August 20, 2021 By Maya Anderson
Gal Lushi
4 min read

Protecting the confidentiality and integrity of data is important to enterprises in many fields, such as healthcare, finance, transportation and energy.

IBM Cloud enables enterprises to use a new open standard for big data security – Parquet Modular Encryption (PME). IBM Research initiated and led joint work with the Apache Parquet community to address critical issues in securing the confidentiality and integrity of sensitive data, without degrading the performance of analytic systems [2], [3].

Apache Parquet is the industry-leading standard for the formatting, storage and efficient processing of big data. Parquet Modular Encryption encrypts Parquet files module-by-module — the footer, page headers, column indexes, offset indexes, pages, etc. Thus, it not only enables granular control of the data based on access to per-column encryption keys, it also preserves all the benefits of efficient analytics on Parquet. This includes column projection and predicate push-down, where entire file parts can be skipped if the metadata indicates that the part has no matching values.

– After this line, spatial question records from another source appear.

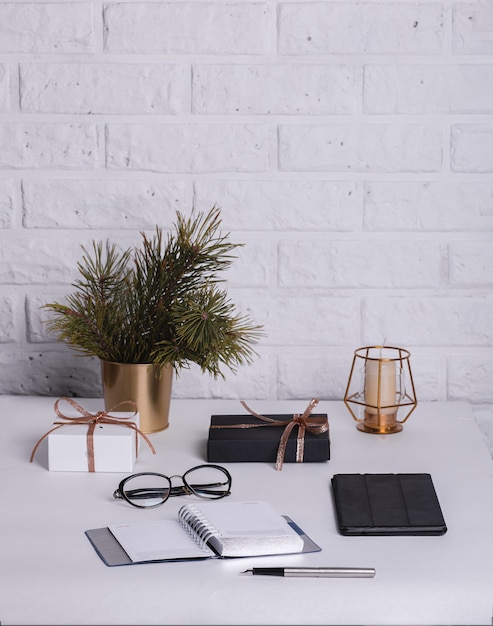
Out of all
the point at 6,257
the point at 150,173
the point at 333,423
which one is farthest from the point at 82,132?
the point at 333,423

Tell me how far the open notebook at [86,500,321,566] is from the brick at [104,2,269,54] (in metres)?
0.77

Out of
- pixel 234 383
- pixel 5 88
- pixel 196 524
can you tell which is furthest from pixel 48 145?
pixel 196 524

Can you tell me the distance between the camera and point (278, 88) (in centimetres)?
134

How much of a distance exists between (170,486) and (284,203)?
0.58 metres

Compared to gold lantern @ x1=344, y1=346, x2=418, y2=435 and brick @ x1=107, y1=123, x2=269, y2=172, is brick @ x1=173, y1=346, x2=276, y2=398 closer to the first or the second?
gold lantern @ x1=344, y1=346, x2=418, y2=435

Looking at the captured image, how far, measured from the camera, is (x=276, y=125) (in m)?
1.35

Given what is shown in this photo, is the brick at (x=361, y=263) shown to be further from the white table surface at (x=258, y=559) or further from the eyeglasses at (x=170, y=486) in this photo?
the eyeglasses at (x=170, y=486)

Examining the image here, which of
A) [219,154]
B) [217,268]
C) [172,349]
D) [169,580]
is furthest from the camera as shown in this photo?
[219,154]

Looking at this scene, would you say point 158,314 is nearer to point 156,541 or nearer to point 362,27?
point 156,541

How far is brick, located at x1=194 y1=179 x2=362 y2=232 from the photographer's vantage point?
1.36 meters

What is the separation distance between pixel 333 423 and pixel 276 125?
0.49 meters

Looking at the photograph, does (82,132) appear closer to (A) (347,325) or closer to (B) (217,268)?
(B) (217,268)

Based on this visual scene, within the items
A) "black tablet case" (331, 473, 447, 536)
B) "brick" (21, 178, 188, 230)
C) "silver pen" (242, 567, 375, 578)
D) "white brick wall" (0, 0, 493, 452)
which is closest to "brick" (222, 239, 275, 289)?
"white brick wall" (0, 0, 493, 452)

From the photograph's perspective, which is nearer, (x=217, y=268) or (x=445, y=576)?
(x=445, y=576)
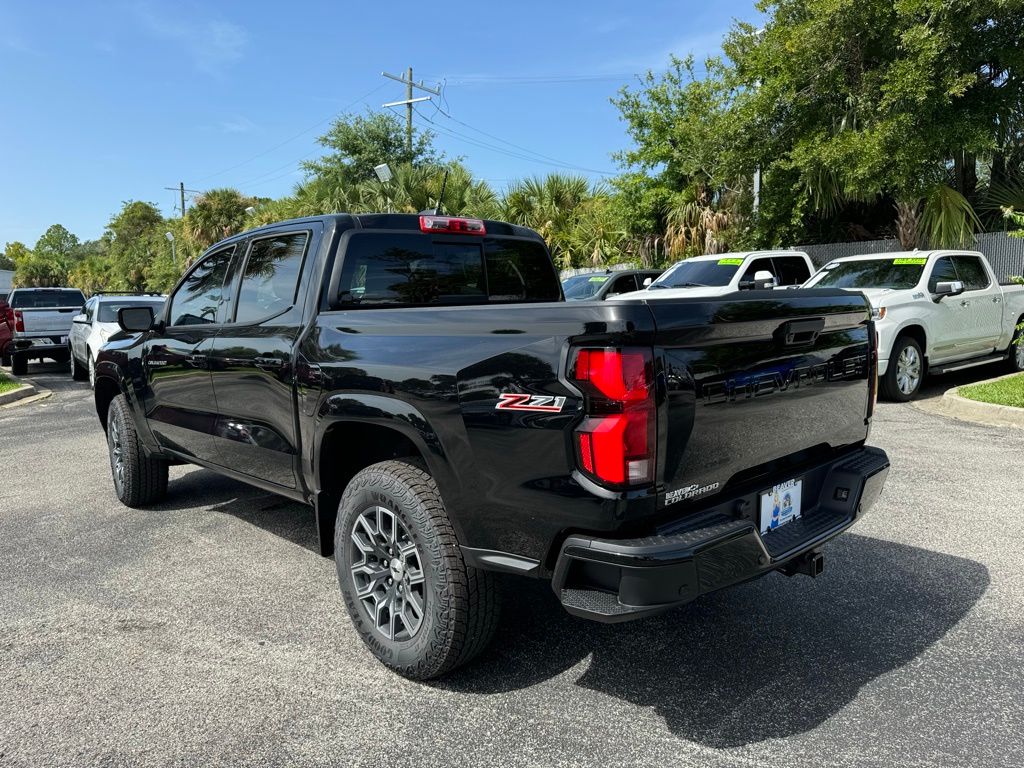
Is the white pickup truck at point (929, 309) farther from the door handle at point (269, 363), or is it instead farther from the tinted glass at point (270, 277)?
the door handle at point (269, 363)

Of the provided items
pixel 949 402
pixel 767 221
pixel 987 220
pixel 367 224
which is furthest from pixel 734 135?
pixel 367 224

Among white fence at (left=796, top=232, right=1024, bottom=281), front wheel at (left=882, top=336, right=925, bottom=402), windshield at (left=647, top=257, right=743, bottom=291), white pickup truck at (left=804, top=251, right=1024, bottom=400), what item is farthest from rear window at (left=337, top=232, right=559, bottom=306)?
white fence at (left=796, top=232, right=1024, bottom=281)

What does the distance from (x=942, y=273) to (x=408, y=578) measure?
9.14 m

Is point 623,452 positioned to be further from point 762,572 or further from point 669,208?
point 669,208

PME has already reached some major milestones. Both Java and C++ implementations of Parquet with PME have been released, and the upcoming Spark 3.2 release is going to use this Java implementation [1].

Parquet encryption in OSS

The Java implementation of the Parquet encryption standard has just been released with PME in parquet-mr 1.12 [5] by the Apache Parquet community. Now, the Apache Spark community is working on integrating it in its upcoming release of Spark 3.2. In addition, after the C++ implementation was released in Apache Arrow [6], IBM Research began working with the Apache Arrow community to expose PME in PyArrow, as well.

In short, PME has been a successful and effective open-source community effort, initiated and led by IBM Research. We would like to thank the Apache Parquet community for the fruitful collaboration.

Parquet encryption in IBM products

PME is already available to IBM customers in IBM® Analytics Engine [7] and in IBM Cloud Pak® for Data [8], and there is an example Notebook [9]. It is available with flavors of Spark 2.3.x, Spark 2.4.x and Spark 3.x, and it is going to be available with the open-source versions of Apache Spark 3.2.

PME is integrated into Xskipper too, which is an open-source library for data skipping. Xskipper stores the indexes in separate Parquet files, regardless of the original storage format. With PME integration, Xskipper encrypts indexes with a per-index granularity — this enables a user to create data-skipping indexes over sensitive data without leaking information, while still allowing each user to use only the subset of indexes available to them. Xskipper with PME is already available in IBM Analytics Engine [10] and IBM Cloud Pak for Data [11].

IBM Research is also investigating its integration in additional IBM products.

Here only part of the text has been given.